Anyway, the one thing Carl doesn’t account for is a stowaway. Wilderness Explorer
Russell has been trying to earn his “assisting the elderly” badge, and just happened to be on or under Carl’s porch when the house took off. Russell is unaccountably adorable, and when you pair him with super dog Dug, the effect is positively cuteness overload. Dug wears a dog-to-English translator, so we know he says things like “I have just met you, and I love you” and that’s exactly what a dog WOULD say! This movie is Jay kryptonite. It murders me right in the emotions.

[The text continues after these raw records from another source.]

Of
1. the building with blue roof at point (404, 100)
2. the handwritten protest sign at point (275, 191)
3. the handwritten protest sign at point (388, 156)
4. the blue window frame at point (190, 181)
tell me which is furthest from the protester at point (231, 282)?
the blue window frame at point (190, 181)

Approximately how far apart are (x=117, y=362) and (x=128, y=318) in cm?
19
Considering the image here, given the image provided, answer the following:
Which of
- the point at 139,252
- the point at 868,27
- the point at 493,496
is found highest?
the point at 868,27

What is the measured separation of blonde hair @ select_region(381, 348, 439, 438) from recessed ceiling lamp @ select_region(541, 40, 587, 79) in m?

So you can imagine the puddle of feels I’ll be when I meet Russell at Disney World. In fact, I already have – and Dug, too. But since I’ve been, they’ve added UP! A Great Bird Adventure (presumably after Kevin, the infamous snipe), so I’ll be trying to keep it together in the front row in my pretty Up dress. Yes, I’m a sucker. A sucker for love. And for doing second-wife stuff during my first-wife tenure.

The Christmas Card

A well-meaning church lady sends a card overseas to “the troops” – and “Sarge” is touched by its generic rah-rah words of encouragement when he receives it in “Afghanistan.” The church lady, who is blonde and pretty in a buttoned-up, conservative way, sends a sexy picture along with it. Okay, no, she sends a picture of the church (just what every soldier is hoping to get!) but it really gets him through a tough time, when his buddy gets blown to bits on a Red Cross mission (it sounds like someone didn’t really do their war research, but that’s the least of the troubles: the effects budget is so non-existent that you could get a better display out of the fireworks that are leftover in your local corner store on July 5th)(no need to fear anything graphic – by “blown to bits” I mean he received a fatal bloody lip).

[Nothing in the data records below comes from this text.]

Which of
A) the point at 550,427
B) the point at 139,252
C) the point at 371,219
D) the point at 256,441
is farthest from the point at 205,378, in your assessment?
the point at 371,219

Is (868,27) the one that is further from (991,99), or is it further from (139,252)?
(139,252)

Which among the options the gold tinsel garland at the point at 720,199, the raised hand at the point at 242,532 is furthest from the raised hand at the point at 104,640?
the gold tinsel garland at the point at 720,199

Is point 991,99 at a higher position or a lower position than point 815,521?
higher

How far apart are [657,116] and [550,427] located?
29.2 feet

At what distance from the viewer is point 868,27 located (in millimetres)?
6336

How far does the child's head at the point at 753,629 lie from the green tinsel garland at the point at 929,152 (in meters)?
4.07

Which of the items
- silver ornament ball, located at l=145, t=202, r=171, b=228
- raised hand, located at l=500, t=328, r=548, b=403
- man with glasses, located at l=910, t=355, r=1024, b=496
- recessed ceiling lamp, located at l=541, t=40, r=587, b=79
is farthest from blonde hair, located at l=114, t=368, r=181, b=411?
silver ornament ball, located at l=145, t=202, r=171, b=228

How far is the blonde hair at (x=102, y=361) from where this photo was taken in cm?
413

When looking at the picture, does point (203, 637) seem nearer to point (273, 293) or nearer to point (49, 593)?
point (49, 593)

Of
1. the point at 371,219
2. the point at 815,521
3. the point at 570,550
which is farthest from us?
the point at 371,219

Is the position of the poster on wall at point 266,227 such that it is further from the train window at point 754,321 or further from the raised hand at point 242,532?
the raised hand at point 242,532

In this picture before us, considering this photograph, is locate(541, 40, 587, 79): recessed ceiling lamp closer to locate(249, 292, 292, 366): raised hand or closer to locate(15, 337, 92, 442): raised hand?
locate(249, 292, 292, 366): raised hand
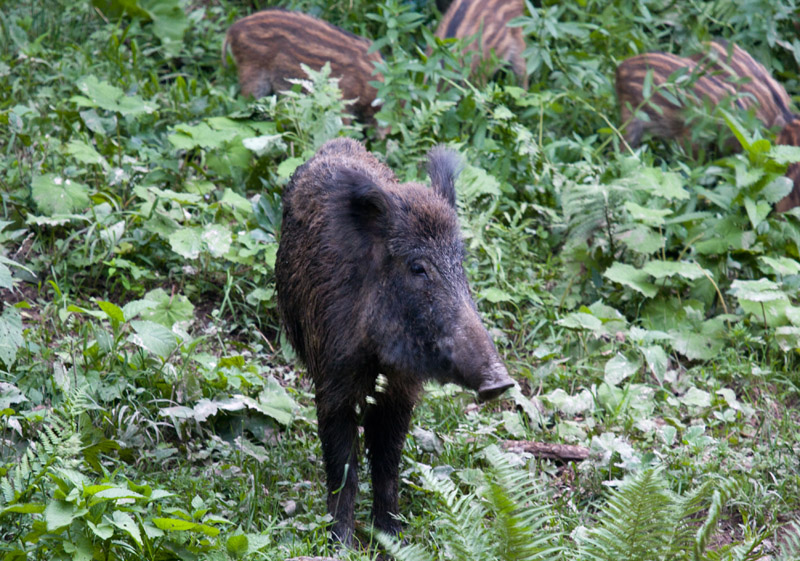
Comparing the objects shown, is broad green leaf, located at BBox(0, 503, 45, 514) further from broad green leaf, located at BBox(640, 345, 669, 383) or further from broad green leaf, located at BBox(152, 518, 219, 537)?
broad green leaf, located at BBox(640, 345, 669, 383)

Anyway, when Sarge goes back stateside to deliver dog tags and hugs to the grieving widow (who is not an actual widow), he can’t help but stop by this magical town with all the friendly, letter-writing people.

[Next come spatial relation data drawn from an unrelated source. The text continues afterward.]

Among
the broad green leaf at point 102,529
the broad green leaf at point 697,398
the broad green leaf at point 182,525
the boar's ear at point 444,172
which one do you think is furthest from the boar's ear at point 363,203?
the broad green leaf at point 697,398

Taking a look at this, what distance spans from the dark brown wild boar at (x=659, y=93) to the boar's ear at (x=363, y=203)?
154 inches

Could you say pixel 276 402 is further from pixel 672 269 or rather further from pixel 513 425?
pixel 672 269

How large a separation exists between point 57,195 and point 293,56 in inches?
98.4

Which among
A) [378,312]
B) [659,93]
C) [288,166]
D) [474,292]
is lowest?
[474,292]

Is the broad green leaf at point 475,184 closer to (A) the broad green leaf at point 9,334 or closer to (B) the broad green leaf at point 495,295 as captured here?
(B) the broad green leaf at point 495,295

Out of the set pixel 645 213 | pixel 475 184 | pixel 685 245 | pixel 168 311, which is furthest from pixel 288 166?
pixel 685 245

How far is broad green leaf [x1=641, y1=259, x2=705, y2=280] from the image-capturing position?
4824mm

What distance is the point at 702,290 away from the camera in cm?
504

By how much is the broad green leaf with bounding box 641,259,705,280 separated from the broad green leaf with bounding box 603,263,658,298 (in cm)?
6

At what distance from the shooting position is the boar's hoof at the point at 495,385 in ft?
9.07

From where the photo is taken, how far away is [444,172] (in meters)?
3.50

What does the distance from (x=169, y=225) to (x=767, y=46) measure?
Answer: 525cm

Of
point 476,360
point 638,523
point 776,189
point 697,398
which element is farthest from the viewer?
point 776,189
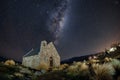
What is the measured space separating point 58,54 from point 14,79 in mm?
32587

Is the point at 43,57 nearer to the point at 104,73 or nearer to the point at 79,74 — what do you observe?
the point at 79,74

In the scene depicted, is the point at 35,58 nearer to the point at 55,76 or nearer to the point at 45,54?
the point at 45,54

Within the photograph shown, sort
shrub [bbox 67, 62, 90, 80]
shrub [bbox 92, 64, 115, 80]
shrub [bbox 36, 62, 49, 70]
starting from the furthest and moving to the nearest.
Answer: shrub [bbox 36, 62, 49, 70] → shrub [bbox 67, 62, 90, 80] → shrub [bbox 92, 64, 115, 80]

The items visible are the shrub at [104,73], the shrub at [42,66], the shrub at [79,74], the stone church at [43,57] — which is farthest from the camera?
the stone church at [43,57]

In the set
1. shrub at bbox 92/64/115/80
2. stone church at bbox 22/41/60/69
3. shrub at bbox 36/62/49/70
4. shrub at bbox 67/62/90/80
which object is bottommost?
shrub at bbox 92/64/115/80

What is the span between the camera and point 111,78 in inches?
1013

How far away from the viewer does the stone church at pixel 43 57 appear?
56875mm

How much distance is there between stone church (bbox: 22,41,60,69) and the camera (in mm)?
56875

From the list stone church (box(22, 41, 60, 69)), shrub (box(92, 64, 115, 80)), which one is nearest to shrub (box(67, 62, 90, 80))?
shrub (box(92, 64, 115, 80))

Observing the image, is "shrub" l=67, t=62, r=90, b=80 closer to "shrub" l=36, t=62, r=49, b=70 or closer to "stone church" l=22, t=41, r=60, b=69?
"shrub" l=36, t=62, r=49, b=70

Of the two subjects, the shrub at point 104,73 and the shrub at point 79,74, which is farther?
the shrub at point 79,74

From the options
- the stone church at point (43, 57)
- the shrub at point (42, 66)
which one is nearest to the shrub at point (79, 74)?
the shrub at point (42, 66)

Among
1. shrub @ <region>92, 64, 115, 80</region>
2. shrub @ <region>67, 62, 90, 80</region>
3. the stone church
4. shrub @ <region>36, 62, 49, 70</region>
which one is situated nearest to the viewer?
shrub @ <region>92, 64, 115, 80</region>

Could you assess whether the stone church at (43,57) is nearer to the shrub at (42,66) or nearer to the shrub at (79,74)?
the shrub at (42,66)
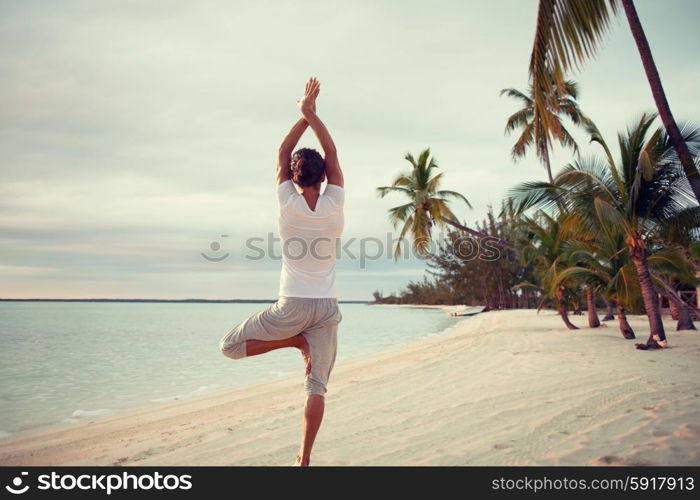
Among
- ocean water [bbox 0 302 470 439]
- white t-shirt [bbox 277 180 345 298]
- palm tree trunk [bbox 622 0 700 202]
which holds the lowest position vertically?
ocean water [bbox 0 302 470 439]

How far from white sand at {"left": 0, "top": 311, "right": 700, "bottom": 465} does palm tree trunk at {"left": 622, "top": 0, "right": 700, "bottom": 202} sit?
87.2 inches

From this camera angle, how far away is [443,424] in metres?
4.26

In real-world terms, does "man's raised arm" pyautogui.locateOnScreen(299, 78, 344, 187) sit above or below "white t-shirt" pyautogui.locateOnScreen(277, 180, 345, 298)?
above

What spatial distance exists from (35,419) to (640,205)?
36.2 feet

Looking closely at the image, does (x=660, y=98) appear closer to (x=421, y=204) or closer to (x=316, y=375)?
(x=316, y=375)

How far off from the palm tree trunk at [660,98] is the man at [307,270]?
398cm

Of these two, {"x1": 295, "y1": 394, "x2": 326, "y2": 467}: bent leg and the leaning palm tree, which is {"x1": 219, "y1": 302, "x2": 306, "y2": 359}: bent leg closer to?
{"x1": 295, "y1": 394, "x2": 326, "y2": 467}: bent leg

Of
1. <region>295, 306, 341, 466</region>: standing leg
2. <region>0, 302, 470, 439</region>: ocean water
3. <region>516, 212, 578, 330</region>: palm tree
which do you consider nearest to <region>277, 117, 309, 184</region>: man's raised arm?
<region>295, 306, 341, 466</region>: standing leg

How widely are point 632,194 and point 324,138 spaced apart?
28.3 ft

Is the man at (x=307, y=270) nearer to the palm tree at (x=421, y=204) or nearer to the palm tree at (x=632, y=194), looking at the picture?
the palm tree at (x=632, y=194)

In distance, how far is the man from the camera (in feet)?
9.31

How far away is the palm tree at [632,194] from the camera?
9367 millimetres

Meet cute: they both order a chicken salad sandwich on rye with extra crispy curly fries and hot chocolate with marshmallows. Dear baby Jesus. That’s not a meet-cute, that’s a meet-butt fugly.

Anyway: “good news” – everyone in town’s a church goer and he has no trouble getting escorted to the pictured church , has pew-mates lined up and everything. He’s welcomed by an old man played by Ed Asner, which, let’s face it, is the only reason I’m watching this thing. The old guy wastes no time (was it even 10 seconds?) before introducing his “somewhat attractive daughter, Faith” – who just happens to be the curly fry lady from the day before, who just happens to be the card-sender who inspired his trip in the first place!

Anyway, if you ever feel the need to combine a badly-acted, terribly-written cheeseball holiday movie with a flag-waving, hero-worshipping war and god movie that’s super light on war and pretty heavy-handed with god, well, I can’t imagine a more obnoxious combination than The Christmas Card.